Jefferson: Flex space has to be adaptive to future needs, but even daily needs change. We’re seeing libraries become “media centers” or “multipurpose areas.” We’re responding to that with systems that are adaptable, like multiple levels of lighting, but also are user friendly. The user-friendly concept is really important in these spaces. Unlike a typical classroom with a dedicated teacher, nobody “owns” this space. They need to be able to figure out quickly how to get to the right levels of light for whatever it is that they are doing.

Hedman: Designing for these types of spaces for flexibility is a challenge. Appropriate systems must be designed such that the infrastructure can support program changes with minimal impact.

Roy: Obviously, it is critical to know these requirements as early in the design process as possible. Generally, looking at the design holistically and understanding the commonalities and differences of the flexible spaces and their design impact allows designing a more generic design in some cases and a more specific design solution in others, depending on the balance of commonalities and differences. We typically combine dining rooms and gymnasium-type multipurpose spaces because they are seldom used fully loaded concurrently and the ventilation loads are similar, allowing the common system to serve both.

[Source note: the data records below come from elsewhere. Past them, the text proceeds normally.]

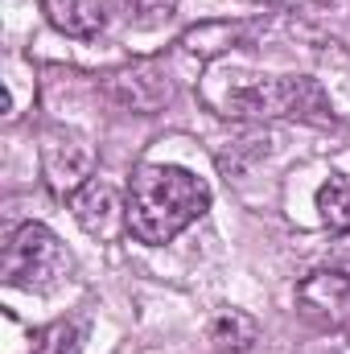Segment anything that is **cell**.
Listing matches in <instances>:
<instances>
[{"instance_id": "6da1fadb", "label": "cell", "mask_w": 350, "mask_h": 354, "mask_svg": "<svg viewBox=\"0 0 350 354\" xmlns=\"http://www.w3.org/2000/svg\"><path fill=\"white\" fill-rule=\"evenodd\" d=\"M124 206H128V235L149 248H165L206 214L210 189L185 165H140L128 177Z\"/></svg>"}, {"instance_id": "7a4b0ae2", "label": "cell", "mask_w": 350, "mask_h": 354, "mask_svg": "<svg viewBox=\"0 0 350 354\" xmlns=\"http://www.w3.org/2000/svg\"><path fill=\"white\" fill-rule=\"evenodd\" d=\"M71 268H75V260H71L66 243L50 227L25 223L12 231V239L4 248L0 276L8 288H21V292H54L71 276Z\"/></svg>"}, {"instance_id": "3957f363", "label": "cell", "mask_w": 350, "mask_h": 354, "mask_svg": "<svg viewBox=\"0 0 350 354\" xmlns=\"http://www.w3.org/2000/svg\"><path fill=\"white\" fill-rule=\"evenodd\" d=\"M42 169H46V181L54 194L71 198L95 174V149L87 145V136H79L71 128H50L42 140Z\"/></svg>"}, {"instance_id": "277c9868", "label": "cell", "mask_w": 350, "mask_h": 354, "mask_svg": "<svg viewBox=\"0 0 350 354\" xmlns=\"http://www.w3.org/2000/svg\"><path fill=\"white\" fill-rule=\"evenodd\" d=\"M297 305L309 322L326 330L350 326V276L347 272H313L297 284Z\"/></svg>"}, {"instance_id": "5b68a950", "label": "cell", "mask_w": 350, "mask_h": 354, "mask_svg": "<svg viewBox=\"0 0 350 354\" xmlns=\"http://www.w3.org/2000/svg\"><path fill=\"white\" fill-rule=\"evenodd\" d=\"M71 210H75L79 227L95 239H111L120 227L128 231V206L120 202L116 185H107L99 177H91L79 194H71Z\"/></svg>"}, {"instance_id": "8992f818", "label": "cell", "mask_w": 350, "mask_h": 354, "mask_svg": "<svg viewBox=\"0 0 350 354\" xmlns=\"http://www.w3.org/2000/svg\"><path fill=\"white\" fill-rule=\"evenodd\" d=\"M46 12L66 37H99L107 25L103 0H46Z\"/></svg>"}, {"instance_id": "52a82bcc", "label": "cell", "mask_w": 350, "mask_h": 354, "mask_svg": "<svg viewBox=\"0 0 350 354\" xmlns=\"http://www.w3.org/2000/svg\"><path fill=\"white\" fill-rule=\"evenodd\" d=\"M317 214L330 231H350V174H330L322 181Z\"/></svg>"}, {"instance_id": "ba28073f", "label": "cell", "mask_w": 350, "mask_h": 354, "mask_svg": "<svg viewBox=\"0 0 350 354\" xmlns=\"http://www.w3.org/2000/svg\"><path fill=\"white\" fill-rule=\"evenodd\" d=\"M210 338L223 346V351H248L256 342V322L239 309H223L214 322H210Z\"/></svg>"}, {"instance_id": "9c48e42d", "label": "cell", "mask_w": 350, "mask_h": 354, "mask_svg": "<svg viewBox=\"0 0 350 354\" xmlns=\"http://www.w3.org/2000/svg\"><path fill=\"white\" fill-rule=\"evenodd\" d=\"M334 268L350 276V231H342V239L334 243Z\"/></svg>"}, {"instance_id": "30bf717a", "label": "cell", "mask_w": 350, "mask_h": 354, "mask_svg": "<svg viewBox=\"0 0 350 354\" xmlns=\"http://www.w3.org/2000/svg\"><path fill=\"white\" fill-rule=\"evenodd\" d=\"M256 4H272V0H256Z\"/></svg>"}]
</instances>
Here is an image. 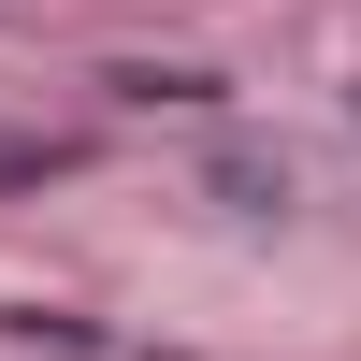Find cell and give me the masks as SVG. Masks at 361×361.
<instances>
[{"instance_id": "1", "label": "cell", "mask_w": 361, "mask_h": 361, "mask_svg": "<svg viewBox=\"0 0 361 361\" xmlns=\"http://www.w3.org/2000/svg\"><path fill=\"white\" fill-rule=\"evenodd\" d=\"M116 102H217V73H145V58H130V73H116Z\"/></svg>"}]
</instances>
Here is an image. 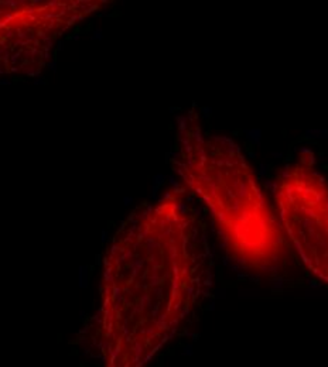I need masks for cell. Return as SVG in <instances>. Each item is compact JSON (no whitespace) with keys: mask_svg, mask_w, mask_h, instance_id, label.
I'll return each instance as SVG.
<instances>
[{"mask_svg":"<svg viewBox=\"0 0 328 367\" xmlns=\"http://www.w3.org/2000/svg\"><path fill=\"white\" fill-rule=\"evenodd\" d=\"M228 137L205 134L197 121L183 120L180 126V174L211 206L218 227L236 261L249 268H274L279 253L289 249L283 227L259 191L252 170L238 144L229 155L228 172L225 153Z\"/></svg>","mask_w":328,"mask_h":367,"instance_id":"6da1fadb","label":"cell"},{"mask_svg":"<svg viewBox=\"0 0 328 367\" xmlns=\"http://www.w3.org/2000/svg\"><path fill=\"white\" fill-rule=\"evenodd\" d=\"M113 0H0V75H36L59 37Z\"/></svg>","mask_w":328,"mask_h":367,"instance_id":"7a4b0ae2","label":"cell"},{"mask_svg":"<svg viewBox=\"0 0 328 367\" xmlns=\"http://www.w3.org/2000/svg\"><path fill=\"white\" fill-rule=\"evenodd\" d=\"M314 162V154L303 150L298 162L282 171L276 199L303 261L328 282V191L325 178L313 170Z\"/></svg>","mask_w":328,"mask_h":367,"instance_id":"3957f363","label":"cell"}]
</instances>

Najafi: As engineers, we advocate for smart engineering design choices early in the design process. This means that we work closely with the architect and owner to understand individual space usage within the building, building schedules, design approach, capability of owner’s maintenance staff, owner requirements, and so forth. Understanding the intricacies of how each individual space will be used and the scheduled of use prior to ever submitting a schematic design is a huge part of this. With this kind of information, the MEP systems can be integrated into the architectural design very early on to provide systems that work with the building instead of against it.

Many schools are used as mixed-use spaces where the community has access to the spaces both after hours and during the summer months—and when it comes to schools, no two schools are alike and no two spaces within a school are alike. Understanding how a school is going to be used throughout the year is important if we are going to work modularity and flexibility into the mechanical systems.

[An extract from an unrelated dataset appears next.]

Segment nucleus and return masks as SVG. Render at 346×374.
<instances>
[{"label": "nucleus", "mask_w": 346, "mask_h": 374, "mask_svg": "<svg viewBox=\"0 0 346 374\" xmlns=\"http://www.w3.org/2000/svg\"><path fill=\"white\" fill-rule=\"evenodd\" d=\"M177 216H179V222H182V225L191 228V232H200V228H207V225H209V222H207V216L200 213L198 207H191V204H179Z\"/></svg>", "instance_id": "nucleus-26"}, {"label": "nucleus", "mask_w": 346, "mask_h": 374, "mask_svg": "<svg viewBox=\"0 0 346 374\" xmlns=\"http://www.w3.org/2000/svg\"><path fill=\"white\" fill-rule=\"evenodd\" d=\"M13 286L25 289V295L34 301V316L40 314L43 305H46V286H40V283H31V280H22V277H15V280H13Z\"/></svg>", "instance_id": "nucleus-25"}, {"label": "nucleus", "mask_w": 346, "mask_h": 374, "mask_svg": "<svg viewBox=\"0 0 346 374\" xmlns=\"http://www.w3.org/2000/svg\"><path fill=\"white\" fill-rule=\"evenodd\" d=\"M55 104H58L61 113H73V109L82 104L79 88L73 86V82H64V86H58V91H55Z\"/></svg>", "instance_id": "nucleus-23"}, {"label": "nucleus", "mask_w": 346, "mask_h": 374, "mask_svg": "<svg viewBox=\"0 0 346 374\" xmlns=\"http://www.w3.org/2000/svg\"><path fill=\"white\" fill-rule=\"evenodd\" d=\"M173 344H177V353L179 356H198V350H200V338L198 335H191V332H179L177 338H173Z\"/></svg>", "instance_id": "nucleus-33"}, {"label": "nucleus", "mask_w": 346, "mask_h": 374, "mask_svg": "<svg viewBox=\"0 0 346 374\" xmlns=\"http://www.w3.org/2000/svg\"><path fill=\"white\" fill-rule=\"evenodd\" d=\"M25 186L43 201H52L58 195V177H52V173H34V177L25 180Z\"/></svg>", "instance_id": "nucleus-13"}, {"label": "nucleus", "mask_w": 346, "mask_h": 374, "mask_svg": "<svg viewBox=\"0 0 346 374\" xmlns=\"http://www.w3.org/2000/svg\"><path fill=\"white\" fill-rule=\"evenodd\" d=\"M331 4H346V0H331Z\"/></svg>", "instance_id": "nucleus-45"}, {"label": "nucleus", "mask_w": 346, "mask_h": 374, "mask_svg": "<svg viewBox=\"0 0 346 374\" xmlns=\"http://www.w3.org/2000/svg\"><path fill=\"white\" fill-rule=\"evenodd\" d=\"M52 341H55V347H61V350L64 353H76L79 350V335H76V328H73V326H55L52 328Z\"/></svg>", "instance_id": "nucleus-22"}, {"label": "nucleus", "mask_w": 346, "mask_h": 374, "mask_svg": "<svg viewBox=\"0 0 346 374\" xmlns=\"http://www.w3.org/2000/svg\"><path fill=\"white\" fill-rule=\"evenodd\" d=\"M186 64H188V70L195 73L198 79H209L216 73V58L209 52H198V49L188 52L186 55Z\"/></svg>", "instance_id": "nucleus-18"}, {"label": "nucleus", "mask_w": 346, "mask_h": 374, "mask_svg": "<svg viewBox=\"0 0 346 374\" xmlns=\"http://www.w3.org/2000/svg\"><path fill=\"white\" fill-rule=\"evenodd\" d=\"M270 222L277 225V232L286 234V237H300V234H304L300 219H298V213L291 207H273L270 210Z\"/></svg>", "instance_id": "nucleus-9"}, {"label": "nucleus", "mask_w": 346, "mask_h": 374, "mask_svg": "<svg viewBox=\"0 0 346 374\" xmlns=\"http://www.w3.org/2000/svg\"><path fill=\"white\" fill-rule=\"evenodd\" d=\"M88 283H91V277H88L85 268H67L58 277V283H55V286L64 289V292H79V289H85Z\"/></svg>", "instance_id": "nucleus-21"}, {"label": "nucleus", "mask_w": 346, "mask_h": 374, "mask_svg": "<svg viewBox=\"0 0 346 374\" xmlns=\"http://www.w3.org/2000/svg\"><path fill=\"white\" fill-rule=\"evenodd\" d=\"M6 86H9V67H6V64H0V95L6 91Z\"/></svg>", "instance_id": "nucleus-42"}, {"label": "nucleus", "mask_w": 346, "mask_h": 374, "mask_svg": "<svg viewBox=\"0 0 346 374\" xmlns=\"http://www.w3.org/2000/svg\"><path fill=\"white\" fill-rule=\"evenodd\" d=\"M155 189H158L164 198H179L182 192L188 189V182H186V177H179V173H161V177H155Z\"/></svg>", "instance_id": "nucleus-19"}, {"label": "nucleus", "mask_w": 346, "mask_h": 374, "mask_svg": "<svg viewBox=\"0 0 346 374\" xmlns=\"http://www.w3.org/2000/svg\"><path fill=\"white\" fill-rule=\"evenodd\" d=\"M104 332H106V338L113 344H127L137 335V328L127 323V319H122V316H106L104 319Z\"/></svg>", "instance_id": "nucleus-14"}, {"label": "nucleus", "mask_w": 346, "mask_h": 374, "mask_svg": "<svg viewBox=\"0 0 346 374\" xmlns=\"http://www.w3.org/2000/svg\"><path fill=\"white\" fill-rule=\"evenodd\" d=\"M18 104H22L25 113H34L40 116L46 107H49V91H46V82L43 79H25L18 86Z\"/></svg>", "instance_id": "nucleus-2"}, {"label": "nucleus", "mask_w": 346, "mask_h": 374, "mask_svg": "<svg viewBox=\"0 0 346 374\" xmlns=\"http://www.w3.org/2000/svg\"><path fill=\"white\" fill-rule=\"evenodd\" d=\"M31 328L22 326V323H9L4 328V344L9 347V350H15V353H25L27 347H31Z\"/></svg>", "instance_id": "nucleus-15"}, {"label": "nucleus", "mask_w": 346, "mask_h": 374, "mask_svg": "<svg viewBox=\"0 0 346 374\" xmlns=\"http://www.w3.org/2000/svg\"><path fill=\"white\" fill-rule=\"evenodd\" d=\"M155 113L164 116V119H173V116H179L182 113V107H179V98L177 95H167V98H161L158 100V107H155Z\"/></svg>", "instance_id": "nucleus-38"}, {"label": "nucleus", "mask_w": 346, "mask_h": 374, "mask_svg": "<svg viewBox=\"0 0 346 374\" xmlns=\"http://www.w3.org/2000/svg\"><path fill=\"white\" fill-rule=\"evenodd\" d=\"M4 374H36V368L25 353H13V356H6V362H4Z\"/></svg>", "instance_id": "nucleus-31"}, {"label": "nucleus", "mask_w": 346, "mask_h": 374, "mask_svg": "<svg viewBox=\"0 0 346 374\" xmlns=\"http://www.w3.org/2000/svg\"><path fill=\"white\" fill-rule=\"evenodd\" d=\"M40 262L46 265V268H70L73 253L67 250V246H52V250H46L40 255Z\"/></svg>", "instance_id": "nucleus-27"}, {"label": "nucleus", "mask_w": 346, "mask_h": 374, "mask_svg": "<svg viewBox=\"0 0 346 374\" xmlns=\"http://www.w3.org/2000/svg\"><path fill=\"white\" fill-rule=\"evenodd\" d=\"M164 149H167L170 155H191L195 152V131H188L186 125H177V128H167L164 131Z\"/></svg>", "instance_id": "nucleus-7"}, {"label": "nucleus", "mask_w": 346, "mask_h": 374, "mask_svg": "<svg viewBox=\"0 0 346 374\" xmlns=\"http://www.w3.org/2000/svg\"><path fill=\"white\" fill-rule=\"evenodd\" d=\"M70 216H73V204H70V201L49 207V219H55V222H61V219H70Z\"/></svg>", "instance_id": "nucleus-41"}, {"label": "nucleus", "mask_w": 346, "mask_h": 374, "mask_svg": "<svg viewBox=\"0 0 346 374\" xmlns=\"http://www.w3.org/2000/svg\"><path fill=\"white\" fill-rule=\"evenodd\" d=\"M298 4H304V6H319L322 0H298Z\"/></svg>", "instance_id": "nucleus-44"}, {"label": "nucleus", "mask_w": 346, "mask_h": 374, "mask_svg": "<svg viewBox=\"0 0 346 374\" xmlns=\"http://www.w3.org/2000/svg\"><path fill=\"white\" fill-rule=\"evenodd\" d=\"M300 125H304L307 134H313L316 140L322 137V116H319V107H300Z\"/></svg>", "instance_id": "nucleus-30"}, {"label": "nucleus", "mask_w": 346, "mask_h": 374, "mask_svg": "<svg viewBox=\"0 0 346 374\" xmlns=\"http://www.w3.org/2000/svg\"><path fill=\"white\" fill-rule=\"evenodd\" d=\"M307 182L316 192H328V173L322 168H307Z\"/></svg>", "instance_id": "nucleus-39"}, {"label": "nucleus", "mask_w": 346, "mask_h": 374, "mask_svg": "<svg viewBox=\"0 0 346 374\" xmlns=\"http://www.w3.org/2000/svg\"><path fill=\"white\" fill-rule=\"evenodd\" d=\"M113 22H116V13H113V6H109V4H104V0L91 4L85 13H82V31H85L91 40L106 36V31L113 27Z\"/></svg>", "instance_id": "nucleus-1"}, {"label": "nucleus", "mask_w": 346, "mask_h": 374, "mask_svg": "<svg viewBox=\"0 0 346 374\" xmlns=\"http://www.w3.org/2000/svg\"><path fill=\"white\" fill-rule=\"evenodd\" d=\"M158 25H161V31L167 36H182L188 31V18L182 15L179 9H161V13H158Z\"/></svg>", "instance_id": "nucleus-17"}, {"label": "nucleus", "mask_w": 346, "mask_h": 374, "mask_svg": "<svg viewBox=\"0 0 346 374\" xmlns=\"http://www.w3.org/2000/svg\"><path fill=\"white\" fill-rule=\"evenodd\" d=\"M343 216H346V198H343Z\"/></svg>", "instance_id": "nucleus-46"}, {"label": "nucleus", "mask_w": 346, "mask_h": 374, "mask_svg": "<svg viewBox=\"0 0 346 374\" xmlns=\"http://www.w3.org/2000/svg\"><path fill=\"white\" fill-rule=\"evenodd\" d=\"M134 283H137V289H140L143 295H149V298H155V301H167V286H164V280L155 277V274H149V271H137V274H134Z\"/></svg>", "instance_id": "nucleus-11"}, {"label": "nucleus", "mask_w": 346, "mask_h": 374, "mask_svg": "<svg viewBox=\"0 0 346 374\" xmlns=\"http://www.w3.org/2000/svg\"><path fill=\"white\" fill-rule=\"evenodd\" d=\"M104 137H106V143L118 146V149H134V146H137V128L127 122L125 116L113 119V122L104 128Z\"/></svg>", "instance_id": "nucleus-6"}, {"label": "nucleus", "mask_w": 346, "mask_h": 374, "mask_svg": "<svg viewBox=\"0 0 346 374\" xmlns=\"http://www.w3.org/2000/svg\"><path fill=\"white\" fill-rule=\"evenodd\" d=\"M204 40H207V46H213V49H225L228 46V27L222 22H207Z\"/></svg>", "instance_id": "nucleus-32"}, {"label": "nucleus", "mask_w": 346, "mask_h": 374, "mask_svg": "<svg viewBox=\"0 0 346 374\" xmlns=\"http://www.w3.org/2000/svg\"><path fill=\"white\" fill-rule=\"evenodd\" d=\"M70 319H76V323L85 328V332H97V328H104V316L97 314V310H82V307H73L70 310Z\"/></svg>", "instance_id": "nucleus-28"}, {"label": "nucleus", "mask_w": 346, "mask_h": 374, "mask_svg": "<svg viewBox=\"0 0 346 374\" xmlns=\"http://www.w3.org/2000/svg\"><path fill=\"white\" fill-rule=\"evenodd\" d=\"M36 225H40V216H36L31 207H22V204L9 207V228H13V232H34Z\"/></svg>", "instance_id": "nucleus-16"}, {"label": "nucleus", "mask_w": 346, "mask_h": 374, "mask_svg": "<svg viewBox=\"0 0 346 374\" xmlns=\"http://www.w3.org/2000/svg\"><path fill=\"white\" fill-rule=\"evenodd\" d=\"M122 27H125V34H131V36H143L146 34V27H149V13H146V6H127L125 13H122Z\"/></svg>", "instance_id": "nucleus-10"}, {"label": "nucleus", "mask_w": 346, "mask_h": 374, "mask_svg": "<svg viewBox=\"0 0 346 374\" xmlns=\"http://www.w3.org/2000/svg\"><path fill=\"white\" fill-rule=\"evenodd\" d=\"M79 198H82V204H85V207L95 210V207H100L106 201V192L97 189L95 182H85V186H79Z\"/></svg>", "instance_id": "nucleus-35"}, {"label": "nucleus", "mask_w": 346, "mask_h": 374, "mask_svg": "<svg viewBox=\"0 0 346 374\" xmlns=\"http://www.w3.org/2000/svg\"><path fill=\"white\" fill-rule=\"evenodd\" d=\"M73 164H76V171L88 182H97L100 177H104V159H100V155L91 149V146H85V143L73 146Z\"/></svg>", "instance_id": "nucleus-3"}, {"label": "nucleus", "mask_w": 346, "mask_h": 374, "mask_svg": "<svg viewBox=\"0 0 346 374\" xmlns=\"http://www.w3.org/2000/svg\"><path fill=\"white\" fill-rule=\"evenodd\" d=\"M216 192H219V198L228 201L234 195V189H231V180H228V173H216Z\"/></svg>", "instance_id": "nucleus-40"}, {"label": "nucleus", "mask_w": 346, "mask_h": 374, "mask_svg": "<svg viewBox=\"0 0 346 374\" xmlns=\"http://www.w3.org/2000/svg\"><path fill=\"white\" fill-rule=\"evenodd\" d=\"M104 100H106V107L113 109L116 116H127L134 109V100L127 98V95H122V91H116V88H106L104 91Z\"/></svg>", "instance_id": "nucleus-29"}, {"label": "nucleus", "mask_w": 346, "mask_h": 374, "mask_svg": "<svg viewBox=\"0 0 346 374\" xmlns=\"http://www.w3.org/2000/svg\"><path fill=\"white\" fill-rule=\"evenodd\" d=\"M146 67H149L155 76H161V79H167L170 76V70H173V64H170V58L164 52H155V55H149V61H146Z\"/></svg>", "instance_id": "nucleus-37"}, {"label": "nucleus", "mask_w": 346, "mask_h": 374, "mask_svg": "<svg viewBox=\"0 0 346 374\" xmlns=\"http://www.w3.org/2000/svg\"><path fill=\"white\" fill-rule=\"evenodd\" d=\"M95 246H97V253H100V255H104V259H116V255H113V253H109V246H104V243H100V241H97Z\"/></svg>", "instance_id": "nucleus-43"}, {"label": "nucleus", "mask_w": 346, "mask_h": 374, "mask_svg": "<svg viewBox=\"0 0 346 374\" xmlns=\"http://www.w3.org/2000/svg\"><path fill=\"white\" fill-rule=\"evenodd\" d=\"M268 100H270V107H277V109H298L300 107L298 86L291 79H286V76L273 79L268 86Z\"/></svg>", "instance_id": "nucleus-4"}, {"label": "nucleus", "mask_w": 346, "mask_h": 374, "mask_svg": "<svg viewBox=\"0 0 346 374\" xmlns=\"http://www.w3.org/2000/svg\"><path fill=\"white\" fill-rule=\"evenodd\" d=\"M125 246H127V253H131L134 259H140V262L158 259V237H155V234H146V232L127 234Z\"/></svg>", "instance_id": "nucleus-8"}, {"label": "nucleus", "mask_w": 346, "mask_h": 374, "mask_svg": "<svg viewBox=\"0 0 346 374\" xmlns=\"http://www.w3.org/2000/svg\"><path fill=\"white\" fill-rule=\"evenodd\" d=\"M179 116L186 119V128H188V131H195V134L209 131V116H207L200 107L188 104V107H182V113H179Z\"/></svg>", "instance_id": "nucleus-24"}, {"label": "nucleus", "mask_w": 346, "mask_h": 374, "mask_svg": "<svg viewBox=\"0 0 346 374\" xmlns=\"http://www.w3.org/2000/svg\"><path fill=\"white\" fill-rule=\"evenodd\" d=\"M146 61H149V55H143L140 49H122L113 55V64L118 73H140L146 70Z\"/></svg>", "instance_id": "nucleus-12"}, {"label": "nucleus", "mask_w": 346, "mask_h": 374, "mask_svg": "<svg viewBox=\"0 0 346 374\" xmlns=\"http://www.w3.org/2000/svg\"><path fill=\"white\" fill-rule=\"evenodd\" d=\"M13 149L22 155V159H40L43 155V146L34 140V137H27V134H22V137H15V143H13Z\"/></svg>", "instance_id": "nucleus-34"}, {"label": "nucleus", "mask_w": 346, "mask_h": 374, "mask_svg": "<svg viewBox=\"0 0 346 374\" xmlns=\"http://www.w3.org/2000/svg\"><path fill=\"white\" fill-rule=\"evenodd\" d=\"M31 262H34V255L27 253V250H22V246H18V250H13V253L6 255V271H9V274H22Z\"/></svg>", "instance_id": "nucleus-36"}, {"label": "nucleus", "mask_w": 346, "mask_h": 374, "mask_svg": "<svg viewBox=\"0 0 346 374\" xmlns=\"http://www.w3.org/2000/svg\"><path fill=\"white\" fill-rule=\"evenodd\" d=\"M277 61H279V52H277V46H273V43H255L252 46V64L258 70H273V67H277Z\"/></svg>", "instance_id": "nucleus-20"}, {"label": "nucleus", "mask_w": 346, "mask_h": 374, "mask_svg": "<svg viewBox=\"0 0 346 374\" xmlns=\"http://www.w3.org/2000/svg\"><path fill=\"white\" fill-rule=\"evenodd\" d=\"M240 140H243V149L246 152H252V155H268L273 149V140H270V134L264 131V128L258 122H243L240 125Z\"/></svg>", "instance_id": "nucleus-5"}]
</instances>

If, for example, only 20% of the school is being used, the base building systems need to reduce to 20% of the load to realize energy savings. When using geothermal and water source systems, we need to have enough pumps with variable frequency drives (VFDs) to provide appropriate turn-down on the water side. With air-cooled systems such as packaged rooftop units for gymnasium spaces, we often need to provide single zone variable air volume systems with demand control ventilation so that the system functions appropriately when the space is in full use, but can also reduce their energy use when the spaces are not fully occupied. An intricate and early understanding of the building gives us the ability to design systems with modularity and flexibility to meet the ever-changing demands of a K-12 school.

Oathout: The requirement for flexible spaces that differ from traditional classrooms is a growing trend in K-12 facilities. Communication with the users and the full design team is the key. DLR Group uses an integrated design process that includes the engineering teams very early in the process so expectation from the users can defined and developed well in advance of the detailed design. Once the use of a space use is understood, an efficient, flexible, and robust system can be selected that will likely be different than what was designed 20 years ago.